Ages 2 to 3: The right words for private body parts, such as “penis” and “vagina”

Ages 3 to 4: Where a baby comes from. But they won’t understand all the details of reproduction — so a simple “Mom has a uterus inside her tummy, where you lived until you were big enough to be born” is fine.

Ages 4 to 5: How a baby is born. Stick with the literal response: “When you were ready to be born, the uterus pushed you out through Mommy’s vagina.”

Ages 5 to 6: A general idea of how babies are made. (“Mom and Dad made you.”) Or if your child demands more details: “A tiny cell inside Dad called a sperm joined together with a tiny cell inside Mom called an egg.”

Ages 6 to 7: A basic understanding of intercourse.

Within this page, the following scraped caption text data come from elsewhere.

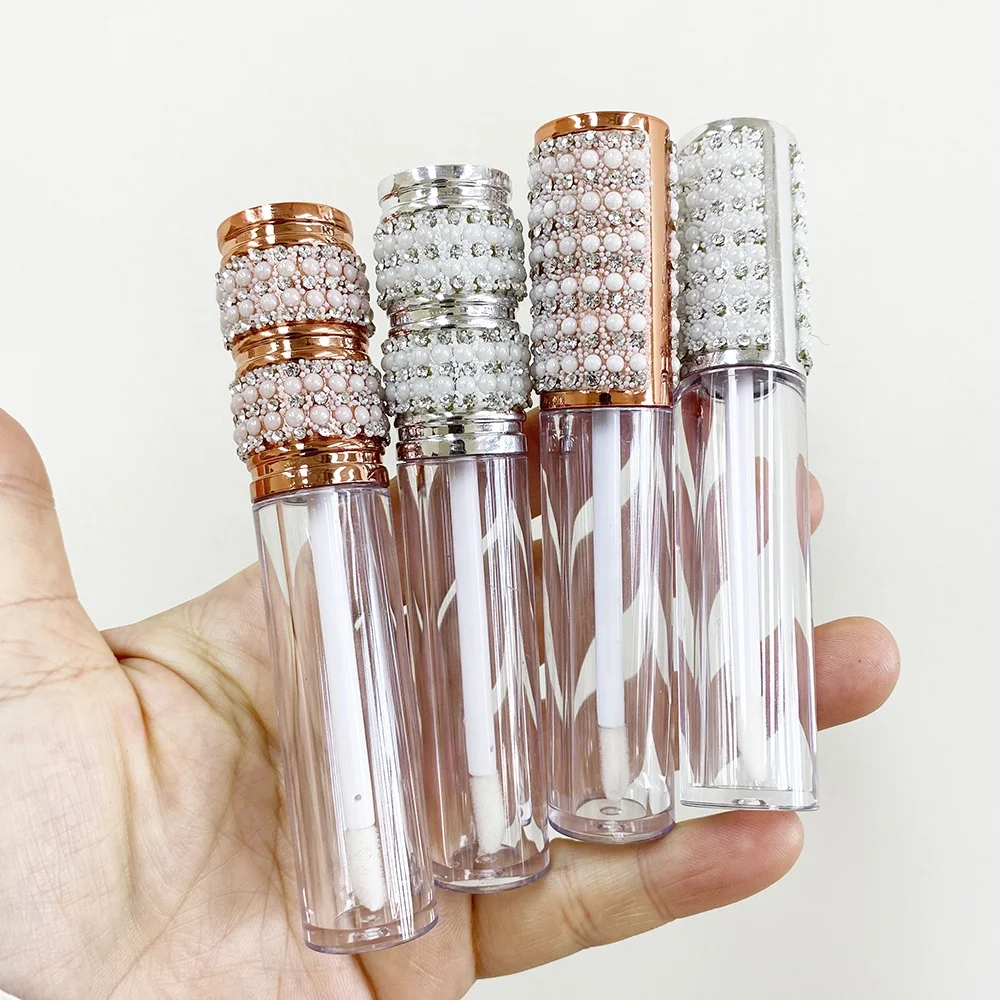 

unique lipgloss tubes,10 Pieces, Accept custom/moq 5000pcs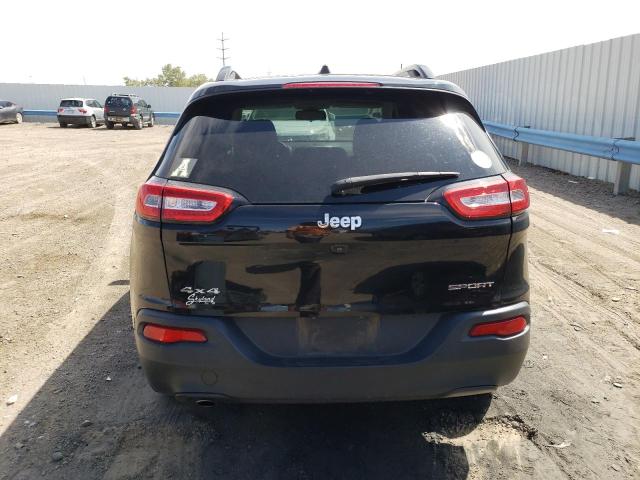 Photo 6 from auction – 2016 JEEP CHEROKEE S with VIN 1C4PJMAB7GW219368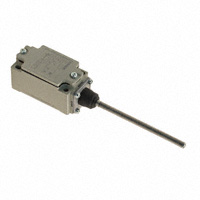 Omron Automation and Safety - D4B-4181N - SWITCH SNAP ACTION SPDT 10A 120V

You can say, “Nature [or God] created male and female bodies to fit together like puzzle pieces. When the penis and the vagina fit together, sperm, like tadpoles, swim through the penis and up to the egg.” Explain what you think about sex and relationships. For instance: “Sex is one of the ways people show love for each other.”

Ages 8 to 9: That sex is important, which your child has probably picked up from the media and her peers. A child this age can handle a basic explanation on just about any topic, including rape. (“Remember when we talked about sex being part of a loving relationship? Rape is when someone forces another person to have sex, and that’s wrong.”)

Ages 9 to 11: Which changes happen during puberty. Also be ready to discuss sex-related topics your child sees in the news.

Age 12: By now, kids are formulating their own values, so check in every so often to provide a better context for the information your child’s getting. But avoid overkill or you’ll be tuned out.